6. Het Uwv heeft op de zitting toegelicht dat de Wajong-uitkering van eiseres vanaf 1 januari 2021 op een andere manier wordt berekend. De reden hiervoor is de inwerkingtreding van de Wet vereenvoudiging Wajong waardoor de Wet arbeidsongeschiktheidsvoorziening jonggehandicapten (Wet Wajong) per 1 januari 2021 is aangepast. Degene die door de wijziging een lagere uitkering zouden krijgen, ontvangen zolang zij blijven werken een garantiebedrag. [2] Het garantiebedrag is te vergelijken met het oude uitkeringsbedrag per dag, waar men recht op zou hebben gehad als de Wet Wajong niet was aangepast. Voor de vaststelling van het garantiebedrag berekent het Uwv de gemiddelde inkomsten in de periode van december 2019 tot en met november 2020. Hoe hoger de gemiddelde inkomsten in deze periode zijn hoe lager het garantiebedrag.

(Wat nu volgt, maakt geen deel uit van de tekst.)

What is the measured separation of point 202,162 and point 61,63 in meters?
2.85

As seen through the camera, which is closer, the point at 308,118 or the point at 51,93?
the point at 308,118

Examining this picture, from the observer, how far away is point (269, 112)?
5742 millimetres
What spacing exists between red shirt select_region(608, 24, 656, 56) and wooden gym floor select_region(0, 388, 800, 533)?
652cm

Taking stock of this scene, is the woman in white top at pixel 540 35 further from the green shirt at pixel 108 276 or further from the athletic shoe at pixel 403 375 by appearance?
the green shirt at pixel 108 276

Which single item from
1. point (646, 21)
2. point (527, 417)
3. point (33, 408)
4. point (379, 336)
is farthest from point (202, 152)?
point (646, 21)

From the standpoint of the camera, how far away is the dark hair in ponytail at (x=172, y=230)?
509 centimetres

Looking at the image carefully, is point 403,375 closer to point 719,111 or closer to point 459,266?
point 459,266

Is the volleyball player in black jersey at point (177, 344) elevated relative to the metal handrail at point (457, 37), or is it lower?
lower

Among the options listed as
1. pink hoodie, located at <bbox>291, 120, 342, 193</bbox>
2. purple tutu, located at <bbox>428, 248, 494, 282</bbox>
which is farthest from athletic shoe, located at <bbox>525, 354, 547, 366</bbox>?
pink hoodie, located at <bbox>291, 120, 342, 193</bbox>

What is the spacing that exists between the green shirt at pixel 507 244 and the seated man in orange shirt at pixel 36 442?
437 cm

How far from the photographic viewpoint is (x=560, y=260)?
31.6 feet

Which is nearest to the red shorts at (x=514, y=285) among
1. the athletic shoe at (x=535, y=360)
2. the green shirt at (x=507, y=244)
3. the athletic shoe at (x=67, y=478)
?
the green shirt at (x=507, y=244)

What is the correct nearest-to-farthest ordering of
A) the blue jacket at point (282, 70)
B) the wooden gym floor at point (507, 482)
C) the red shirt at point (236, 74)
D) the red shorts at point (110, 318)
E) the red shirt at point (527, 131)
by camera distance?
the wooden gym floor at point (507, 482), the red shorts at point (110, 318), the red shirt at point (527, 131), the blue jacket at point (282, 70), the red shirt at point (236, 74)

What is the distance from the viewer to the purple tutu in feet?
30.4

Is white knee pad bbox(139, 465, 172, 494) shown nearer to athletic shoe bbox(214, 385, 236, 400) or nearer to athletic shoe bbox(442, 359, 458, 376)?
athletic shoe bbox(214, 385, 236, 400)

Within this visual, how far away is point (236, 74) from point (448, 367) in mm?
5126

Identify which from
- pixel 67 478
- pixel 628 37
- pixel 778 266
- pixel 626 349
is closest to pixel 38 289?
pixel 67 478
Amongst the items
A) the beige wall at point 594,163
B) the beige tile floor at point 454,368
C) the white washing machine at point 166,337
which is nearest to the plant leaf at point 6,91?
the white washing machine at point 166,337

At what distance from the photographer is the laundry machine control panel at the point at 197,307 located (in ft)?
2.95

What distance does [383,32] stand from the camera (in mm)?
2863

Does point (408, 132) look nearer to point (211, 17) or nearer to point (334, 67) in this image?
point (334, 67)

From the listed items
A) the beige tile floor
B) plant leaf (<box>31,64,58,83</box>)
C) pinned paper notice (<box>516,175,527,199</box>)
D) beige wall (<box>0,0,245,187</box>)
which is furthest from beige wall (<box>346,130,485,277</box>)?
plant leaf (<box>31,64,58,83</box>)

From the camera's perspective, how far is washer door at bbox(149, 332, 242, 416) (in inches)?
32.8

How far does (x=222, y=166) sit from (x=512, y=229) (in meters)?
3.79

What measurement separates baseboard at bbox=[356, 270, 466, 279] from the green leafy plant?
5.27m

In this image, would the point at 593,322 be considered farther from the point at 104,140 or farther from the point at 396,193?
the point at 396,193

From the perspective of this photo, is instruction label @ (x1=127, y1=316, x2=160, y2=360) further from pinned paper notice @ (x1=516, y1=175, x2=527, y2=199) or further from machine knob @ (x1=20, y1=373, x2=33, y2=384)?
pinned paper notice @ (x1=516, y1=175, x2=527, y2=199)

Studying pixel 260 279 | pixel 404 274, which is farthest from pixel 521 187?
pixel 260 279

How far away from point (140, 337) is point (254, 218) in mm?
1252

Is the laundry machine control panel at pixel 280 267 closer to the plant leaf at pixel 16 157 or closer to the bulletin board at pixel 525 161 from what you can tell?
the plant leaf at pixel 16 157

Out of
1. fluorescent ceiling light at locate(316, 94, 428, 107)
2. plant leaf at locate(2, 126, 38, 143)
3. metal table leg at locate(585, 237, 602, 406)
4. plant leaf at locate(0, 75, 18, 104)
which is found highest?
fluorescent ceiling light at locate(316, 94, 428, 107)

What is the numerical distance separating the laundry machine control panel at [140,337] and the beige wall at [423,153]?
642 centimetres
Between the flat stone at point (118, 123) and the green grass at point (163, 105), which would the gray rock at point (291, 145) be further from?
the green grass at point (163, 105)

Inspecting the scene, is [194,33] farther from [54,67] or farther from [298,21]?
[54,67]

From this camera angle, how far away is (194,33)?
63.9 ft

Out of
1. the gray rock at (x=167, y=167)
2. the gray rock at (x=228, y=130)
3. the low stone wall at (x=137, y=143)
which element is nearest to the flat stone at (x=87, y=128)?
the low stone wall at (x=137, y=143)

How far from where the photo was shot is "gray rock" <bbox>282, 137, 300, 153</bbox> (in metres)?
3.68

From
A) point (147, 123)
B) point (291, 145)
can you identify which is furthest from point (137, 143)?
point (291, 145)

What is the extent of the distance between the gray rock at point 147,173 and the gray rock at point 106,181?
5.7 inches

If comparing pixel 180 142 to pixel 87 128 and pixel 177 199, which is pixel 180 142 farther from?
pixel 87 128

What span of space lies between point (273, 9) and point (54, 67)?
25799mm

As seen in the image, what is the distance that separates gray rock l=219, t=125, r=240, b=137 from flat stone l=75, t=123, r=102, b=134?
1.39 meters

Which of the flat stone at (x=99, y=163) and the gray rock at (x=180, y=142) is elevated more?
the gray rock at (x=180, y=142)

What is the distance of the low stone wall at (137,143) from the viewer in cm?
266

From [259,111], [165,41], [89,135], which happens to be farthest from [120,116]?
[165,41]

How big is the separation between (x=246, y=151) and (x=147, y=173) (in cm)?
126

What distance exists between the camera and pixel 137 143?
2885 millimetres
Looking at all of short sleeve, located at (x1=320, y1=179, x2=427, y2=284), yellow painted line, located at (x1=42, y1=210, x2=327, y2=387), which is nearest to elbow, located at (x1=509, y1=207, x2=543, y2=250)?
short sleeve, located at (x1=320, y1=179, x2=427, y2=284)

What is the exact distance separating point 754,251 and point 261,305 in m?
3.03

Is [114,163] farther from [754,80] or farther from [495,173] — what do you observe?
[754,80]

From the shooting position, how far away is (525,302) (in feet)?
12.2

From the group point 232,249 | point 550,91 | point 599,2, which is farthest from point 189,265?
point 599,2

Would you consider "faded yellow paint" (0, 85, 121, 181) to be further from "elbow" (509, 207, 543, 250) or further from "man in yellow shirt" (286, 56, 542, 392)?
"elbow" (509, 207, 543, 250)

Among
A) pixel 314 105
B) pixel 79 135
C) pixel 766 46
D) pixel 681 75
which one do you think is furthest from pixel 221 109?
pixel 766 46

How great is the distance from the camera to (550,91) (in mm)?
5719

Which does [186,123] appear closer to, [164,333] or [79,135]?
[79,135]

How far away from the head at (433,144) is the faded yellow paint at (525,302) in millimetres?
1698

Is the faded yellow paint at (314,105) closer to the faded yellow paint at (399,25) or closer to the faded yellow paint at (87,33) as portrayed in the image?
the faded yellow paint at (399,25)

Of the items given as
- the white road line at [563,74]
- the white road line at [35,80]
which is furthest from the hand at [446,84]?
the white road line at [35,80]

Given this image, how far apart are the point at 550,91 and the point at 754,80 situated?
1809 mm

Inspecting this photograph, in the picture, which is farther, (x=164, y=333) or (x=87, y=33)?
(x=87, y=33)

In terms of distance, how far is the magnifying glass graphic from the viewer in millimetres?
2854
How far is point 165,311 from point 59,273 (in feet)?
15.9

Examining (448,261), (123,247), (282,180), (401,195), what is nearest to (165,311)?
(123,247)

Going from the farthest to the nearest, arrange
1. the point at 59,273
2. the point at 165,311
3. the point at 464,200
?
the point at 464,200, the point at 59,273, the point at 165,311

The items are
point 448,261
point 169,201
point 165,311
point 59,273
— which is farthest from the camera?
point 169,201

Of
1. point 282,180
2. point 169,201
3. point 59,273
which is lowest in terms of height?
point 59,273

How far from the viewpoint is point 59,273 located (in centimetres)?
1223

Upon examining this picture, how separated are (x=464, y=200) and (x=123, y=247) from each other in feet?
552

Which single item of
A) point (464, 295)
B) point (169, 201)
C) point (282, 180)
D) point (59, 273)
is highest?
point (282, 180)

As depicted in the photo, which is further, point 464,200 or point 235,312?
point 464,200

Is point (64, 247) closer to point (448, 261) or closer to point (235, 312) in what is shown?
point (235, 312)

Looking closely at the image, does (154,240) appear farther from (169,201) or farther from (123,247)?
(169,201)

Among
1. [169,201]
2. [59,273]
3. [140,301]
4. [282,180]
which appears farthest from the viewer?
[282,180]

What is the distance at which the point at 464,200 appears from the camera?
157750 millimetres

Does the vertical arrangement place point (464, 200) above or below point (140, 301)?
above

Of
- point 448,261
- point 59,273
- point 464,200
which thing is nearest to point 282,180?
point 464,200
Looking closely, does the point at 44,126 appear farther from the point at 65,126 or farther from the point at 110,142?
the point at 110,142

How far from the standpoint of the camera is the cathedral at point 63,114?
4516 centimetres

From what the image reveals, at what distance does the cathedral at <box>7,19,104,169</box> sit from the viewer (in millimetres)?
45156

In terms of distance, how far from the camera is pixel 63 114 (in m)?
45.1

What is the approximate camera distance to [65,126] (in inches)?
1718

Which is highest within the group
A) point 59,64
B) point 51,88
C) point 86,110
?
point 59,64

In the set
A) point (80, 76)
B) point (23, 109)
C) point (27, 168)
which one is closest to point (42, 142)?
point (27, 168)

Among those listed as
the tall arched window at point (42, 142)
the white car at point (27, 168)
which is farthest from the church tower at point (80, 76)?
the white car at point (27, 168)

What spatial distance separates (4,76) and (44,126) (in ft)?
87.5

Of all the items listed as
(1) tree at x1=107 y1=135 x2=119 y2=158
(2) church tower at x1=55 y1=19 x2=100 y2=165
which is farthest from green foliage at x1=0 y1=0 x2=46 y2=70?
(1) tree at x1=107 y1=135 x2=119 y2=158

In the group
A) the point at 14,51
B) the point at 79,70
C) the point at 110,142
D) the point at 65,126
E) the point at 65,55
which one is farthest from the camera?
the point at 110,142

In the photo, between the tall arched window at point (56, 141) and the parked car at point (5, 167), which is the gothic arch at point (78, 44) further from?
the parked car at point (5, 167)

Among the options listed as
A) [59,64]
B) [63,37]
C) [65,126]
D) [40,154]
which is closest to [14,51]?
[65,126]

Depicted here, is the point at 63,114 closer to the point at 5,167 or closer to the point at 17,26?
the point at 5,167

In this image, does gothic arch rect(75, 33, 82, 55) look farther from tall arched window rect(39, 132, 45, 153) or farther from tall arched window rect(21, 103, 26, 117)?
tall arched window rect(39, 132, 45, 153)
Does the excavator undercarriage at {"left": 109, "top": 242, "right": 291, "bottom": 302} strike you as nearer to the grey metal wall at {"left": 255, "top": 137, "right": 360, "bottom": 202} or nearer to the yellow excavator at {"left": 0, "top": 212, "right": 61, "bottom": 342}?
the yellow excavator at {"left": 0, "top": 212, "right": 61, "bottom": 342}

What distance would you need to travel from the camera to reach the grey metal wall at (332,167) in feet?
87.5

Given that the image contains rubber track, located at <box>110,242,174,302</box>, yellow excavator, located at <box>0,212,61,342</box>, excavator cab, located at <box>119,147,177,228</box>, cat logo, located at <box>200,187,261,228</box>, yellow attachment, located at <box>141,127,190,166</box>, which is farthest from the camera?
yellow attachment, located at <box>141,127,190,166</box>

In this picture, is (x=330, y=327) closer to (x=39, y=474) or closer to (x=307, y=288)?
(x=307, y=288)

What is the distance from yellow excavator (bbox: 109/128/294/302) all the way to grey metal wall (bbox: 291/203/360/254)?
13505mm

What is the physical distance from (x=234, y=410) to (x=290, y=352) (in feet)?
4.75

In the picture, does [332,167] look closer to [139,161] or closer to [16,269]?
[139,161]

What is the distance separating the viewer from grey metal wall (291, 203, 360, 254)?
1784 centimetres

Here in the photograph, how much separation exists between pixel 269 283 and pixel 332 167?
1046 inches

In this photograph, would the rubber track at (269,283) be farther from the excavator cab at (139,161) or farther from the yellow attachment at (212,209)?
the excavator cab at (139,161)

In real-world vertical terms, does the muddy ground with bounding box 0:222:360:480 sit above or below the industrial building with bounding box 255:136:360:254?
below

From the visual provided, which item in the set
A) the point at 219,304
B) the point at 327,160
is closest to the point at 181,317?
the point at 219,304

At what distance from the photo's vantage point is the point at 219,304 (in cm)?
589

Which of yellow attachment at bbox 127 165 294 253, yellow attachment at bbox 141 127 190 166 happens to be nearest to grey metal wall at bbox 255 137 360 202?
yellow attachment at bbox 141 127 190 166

Dit staat in het Besluit garantiebedrag. [3]
7. Het garantiebedrag van eiseres is vastgesteld op € 16,22. In de periode waarover het garantiebedrag is berekend is het uitkeringspercentage van eiseres vastgesteld op 21% (behorend bij de arbeidsongeschiktheidsklasse 25-35%). Dit terwijl het uitkeringspercentage van eiseres voorheen op 28% was vastgesteld (behorend bij de arbeidsongeschiktheidsklasse 35-45%). Tijdens de zitting is door het Uwv toegelicht dat deze veranderingen van klasse en uitkeringspercentage zijn veroorzaakt door het gestegen inkomen van eiseres en niet door de wijziging van de wet. Doordat het inkomen van eiseres is gestegen, is haar arbeidsongeschiktheidsklasse lager geworden. Bij deze lagere klasse hoort ook een lager uitkeringspercentage.
8. Naar het oordeel van de rechtbank is er geen aanleiding om de uitzonderingsregeling, zoals verwoord in de brief van de minister van SZW van 5 juli 2021, toe te passen. De uitzonderingsregeling is namelijk niet bedoeld voor situatie waarin eiseres zich bevindt, maar voor de relatief kleine groep uitkeringsgerechtigden die in loondienst zijn en er door de inwerkingtreding van de Wet vereenvoudiging Wajong ten opzichte van de maand december 2020 op achteruit gaan per januari 2021. Om voor de uitzonderingsregeling in aanmerking te komen, moet in de maand december 2020 in ieder geval een Wajong-uitkering zijn ontvangen. Deze situatie doet zich bij eiseres echter niet voor. Het beroep van eiseres slaagt niet.

Conclusie en gevolgen

9. Het beroep is ongegrond. Dat betekent dat eiseres geen gelijk krijgt. Eiseres krijgt daarom het griffierecht niet terug. Zij krijgt ook geen vergoeding van haar proceskosten.

Beslissing

De rechtbank verklaart het beroep ongegrond.
Deze uitspraak is gedaan door R. in 't Veld, rechter, in aanwezigheid van mr. G.M.C.P. Maarhuis, griffier. De uitspraak is uitgesproken in het openbaar op 22 juli 2022.
griffier
rechter
De rechter is verhinderd deze
uitspraak te ondertekenen
Een afschrift van deze uitspraak is verzonden aan partijen op:

Informatie over hoger beroep

Een partij die het niet eens is met deze uitspraak, kan een hogerberoepschrift sturen naar de Centrale Raad van Beroep waarin wordt uitgelegd waarom deze partij het niet eens is met deze uitspraak. Het hogerberoepschrift moet worden ingediend binnen zes weken na de dag waarop deze uitspraak is verzonden. Kan de indiener de behandeling van het hoger beroep niet afwachten, omdat de zaak spoed heeft, dan kan de indiener de voorzieningenrechter van de Centrale Raad van Beroep vragen om een voorlopige voorziening (een tijdelijke maatregel) te treffen.

Voetnoten

1.Brief van de Minister van Sociale Zaken en Werkgelegenheid aan de voorzitter van de Tweede Kamer der Staten-Generaal, gedateerd 5 juli 2021, met referentie 2021-0000085044.
2.Artikel 8:8 van de Wet Wajong.
3.Artikel 2, eerste lid, onder a van het Besluit van 9 juli 2020, houdende de vaststelling van de periode waarover het inkomen ten behoeve van het garantiebedrag Wajong in aanmerking wordt genomen, Staatsblad 2020, 269.